Key experimental studies in mice linking CHIP to CVD
| Phenotype | CHIP subtype | Findings | Ref. |
|---|---|---|---|
| Atherosclerotic heart disease | Tet2 LOF | Ldlr−/− mice that received a BMT of Tet2−/− or Tet2+/− HSPCs and were subsequently fed an atherogenic diet in two independent studies had larger atherosclerotic plaques in the aortic root. Inhibiting IL-1β production with an NLRP3 inflammasome inhibitor abrogated the development of atherosclerosis in this mouse model. | 38,39 |
| Dnmt3a LOF | Ldlr−/− mice that had received a BMT of Dnmt3a−/− HSPCs and were subsequently fed an atherogenic diet had larger atherosclerotic plaques in the aortic root. | 105 | |
| Jak2 V617F | Ldlr−/− mice that received a BMT of Jak2V617F HSPCs and were subsequently fed an atherogenic diet in two independent studies had larger atherosclerotic plaques in the aortic root. Genetic inactivation of the AIM2 inflammasome (Aim2−/−) or treatment with anti-IL-1β antibodies in these mice decreased intralesional macrophage proliferation and improved plaque stability. | 102,103 | |
| Heart failure | Tet2 LOF | Mice that received a BMT of Tet2−/− or Tet2+/− HSPCs and subsequently underwent one of two surgical procedures to induce heart failure (LAD ligation or transverse aortic constriction) had larger myocardial infarct size, poorer post-ischaemic remodeling, and lower ejection fractions.

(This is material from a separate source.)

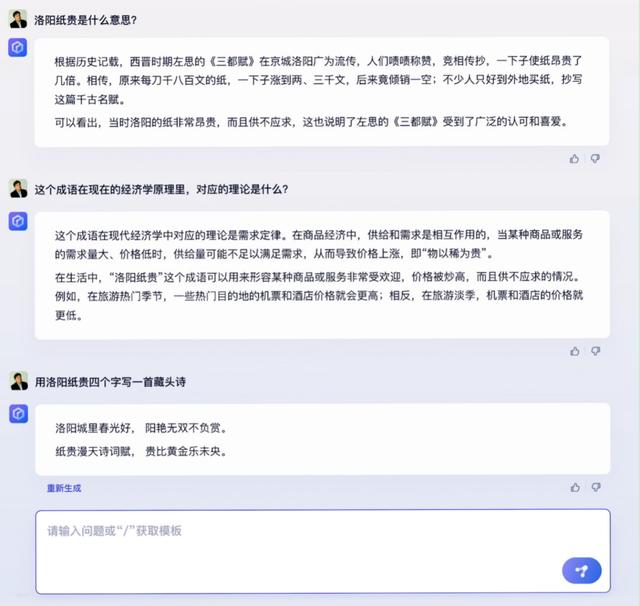 公司起名软件,公司取名软件免费版？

Inhibiting IL-1β production with an NLRP3 inflammasome inhibitor abrogated the development of heart failure in this mouse model. | 99 |
| Aged, non-irradiateda mice who had received a BMT of Tet2−/− HSPCs developed spontaneous cardiac fibrosis and hypertrophy. | 82 | ||
| Mice that received a BMT of HSPCs with CRISPR/Cas9-guided inactivation of Tet2 and subsequently received an angiotensin II infusion had greater cardiac fibrosis and hypertrophy. | 40 | ||
| Dnmt3a LOF | Mice that received a BMT of HSPCs with CRISPR/Cas9-guided inactivation of Dnmt3a and subsequently received an angiotensin II infusion had greater cardiac fibrosis and hypertrophy. | 40 | |
| Asxl1 LOF | Mice that received a BMT of Asxl1+/− HSPCs who subsequently underwent either LAD ligation or angiotensin II infusion to induce heart failure had lower ejection fraction and greater cardiac fibrosis. | 160 | |
| Jak2 V617F | Mice that received a BMT of Jak2V617F HSPCs who subsequently underwent one of two surgical procedures to induce heart failure (LAD ligation or transverse aortic constriction) had larger myocardial infarct size, poorer post-ischaemic remodeling and lower ejection fractions. | 42 | |
| Ppm1d LOF | Mice that received a BMT of HSPCs with CRISPR/Cas9-guided inactivation of Ppm1d and subsequently received an angiotensin II infusion had greater cardiac fibrosis and hypertrophy. | 104 | |
| Doxorubicin-induced cardiotoxicity | Tp53 LOF | After infusion of doxorubicin, both irradiated mice that had received a BMT of Tp53+/− HSPCs and non-irradiated† mice that had received a BMT of Tp53R270H or Tp53+/− HSPCs had LV functional impairment, LV wall thinning and cardiac fibrosis. | 96 |
| Aortic aneurysms | Jak2 V617F | Apoe−/−mice that received a BMT of Jak2V617F HSPCs and subsequently received an angiotensin II infusion had greater abdominal aorta diameter and more abdominal aortic aneurysms. | 161 |
AIM2, absent in melanoma 2; BMT, bone marrow transplant; CHIP, clonal haematopoiesis of indeterminate potential; CRISPR-Cas9, clustered regularly interspaced short palindromic repeats/clustered regularly interspaced short palindromic repeat–associated 9; CVD, cardiovascular disease; HSPCs, haematopoietic stem and progenitor cells; LAD, left anterior descending; LOF, loss-of-function; LV, left ventricular; NLRP3, Nod-like receptor family pyrin domain containing 3.
a
See Figure 3 for details of irradiated and non-irradiated mouse models of CHIP.